When a mismatch occurs (Step 5), the pattern shifts based on the pre-computed LPS (Longest Proper Prefix which is also Suffix) array.
This process continues, shifting the pattern efficiently to avoid unnecessary comparisons.
Finally, a complete match is found at index 10 (Step 19).
Time and Space Complexity
Time Complexity
The KMP algorithm has two main phases:
Preprocessing phase: O(m)
Where m is the length of the pattern
This phase computes the partial match table (LPS array)
Searching phase: O(n)
Where n is the length of the text
This phase performs the actual search
Therefore, the overall time complexity of KMP is O(m + n).
Compared to the naive string matching algorithm, which has a worst-case time complexity of O(mn), KMP is significantly more efficient, especially for large texts or when the pattern appears multiple times.
Space Complexity
The space complexity of KMP is O(m), where m is the length of the pattern. This space is used to store the partial match table (LPS array).
The space complexity is independent of the length of the text being searched, which makes KMP memory-efficient even for very large texts.
C++ Implementation
Here's a C++ template class that implements the KMP algorithm:
#include <vector>
#include <string>
template<typename T>
class KMPMatcher {
private:
std::vector<T> pattern;
std::vector<int> lps;
void computeLPSArray() {
int len = 0;
int i = 1;
lps[0] = 0;
while (i < pattern.size()) {
if (pattern[i] == pattern[len]) {
len++;
lps[i] = len;
i++;
} else {
if (len != 0) {
len = lps[len - 1];
} else {
lps[i] = 0;
i++;
}
}
}
}
public:
KMPMatcher(const std::vector<T>& pat) : pattern(pat), lps(pat.size()) {
computeLPSArray();
}
std::vector<int> search(const std::vector<T>& text) {
std::vector<int> matches;
int i = 0; // index for text[]
int j = 0; // index for pattern[]
while (i < text.size()) {
if (pattern[j] == text[i]) {
j++;
i++;
}
if (j == pattern.size()) {
matches.push_back(i - j);
j = lps[j - 1];
} else if (i < text.size() && pattern[j] != text[i]) {
if (j != 0)
j = lps[j - 1];
else
i = i + 1;
}
}
return matches;
}
};Using the KMPMatcher Class
Here's how you can use the KMPMatcher class:
#include <iostream>
#include <vector>
#include <string>
int main() {
std::string text = "ABABDABACDABABCABAB";
std::string pattern = "ABABCABAB";
std::vector<char> text_vec(text.begin(), text.end());
std::vector<char> pattern_vec(pattern.begin(), pattern.end());
KMPMatcher<char> kmp(pattern_vec);
std::vector<int> matches = kmp.search(text_vec);
std::cout << "Pattern found at indices: ";
for (int index : matches) {
std::cout << index << " ";
}
std::cout << std::endl;
return 0;
}This code will output:
Pattern found at indices: 10Conclusion
The KMP algorithm is a powerful tool for efficient string matching. By preprocessing the pattern and using the information gained from previous comparisons, it significantly reduces the number of comparisons needed in many cases, especially when dealing with repetitive patterns or long texts.
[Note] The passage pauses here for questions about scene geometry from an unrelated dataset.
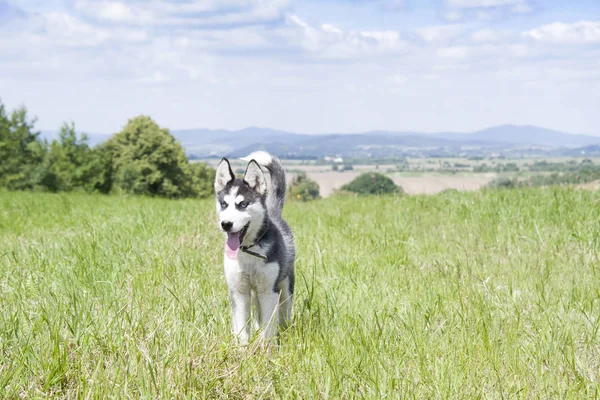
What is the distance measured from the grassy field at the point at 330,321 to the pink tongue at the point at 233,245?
49 centimetres

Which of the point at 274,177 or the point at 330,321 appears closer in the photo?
the point at 330,321

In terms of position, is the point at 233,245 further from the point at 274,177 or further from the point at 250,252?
Result: the point at 274,177

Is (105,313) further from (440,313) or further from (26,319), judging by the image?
(440,313)

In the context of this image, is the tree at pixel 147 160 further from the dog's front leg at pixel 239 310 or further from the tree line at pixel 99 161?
the dog's front leg at pixel 239 310

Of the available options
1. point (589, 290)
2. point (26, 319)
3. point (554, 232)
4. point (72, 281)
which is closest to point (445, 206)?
point (554, 232)

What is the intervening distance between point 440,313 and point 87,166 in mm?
60042

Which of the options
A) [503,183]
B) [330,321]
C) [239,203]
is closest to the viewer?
[239,203]

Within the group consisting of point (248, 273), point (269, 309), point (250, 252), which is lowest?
point (269, 309)

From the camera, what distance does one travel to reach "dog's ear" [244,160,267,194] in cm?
455

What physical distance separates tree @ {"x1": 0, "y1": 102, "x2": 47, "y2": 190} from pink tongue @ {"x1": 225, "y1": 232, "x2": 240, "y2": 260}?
50.5 meters

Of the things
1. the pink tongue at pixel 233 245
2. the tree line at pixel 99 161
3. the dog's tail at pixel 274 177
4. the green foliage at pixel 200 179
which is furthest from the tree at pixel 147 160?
the pink tongue at pixel 233 245

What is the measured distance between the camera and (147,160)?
5797 cm

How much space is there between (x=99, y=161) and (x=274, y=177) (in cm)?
5878

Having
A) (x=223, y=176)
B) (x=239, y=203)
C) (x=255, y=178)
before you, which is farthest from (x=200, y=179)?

The time complexity of O(m + n) makes it much more efficient than naive string matching algorithms, particularly for large inputs. Its space complexity of O(m) ensures that it remains memory-efficient even when searching through very large texts.
The template class provided here allows you to use KMP with any type that supports equality comparison, not just characters. This makes it versatile for various applications beyond just string matching.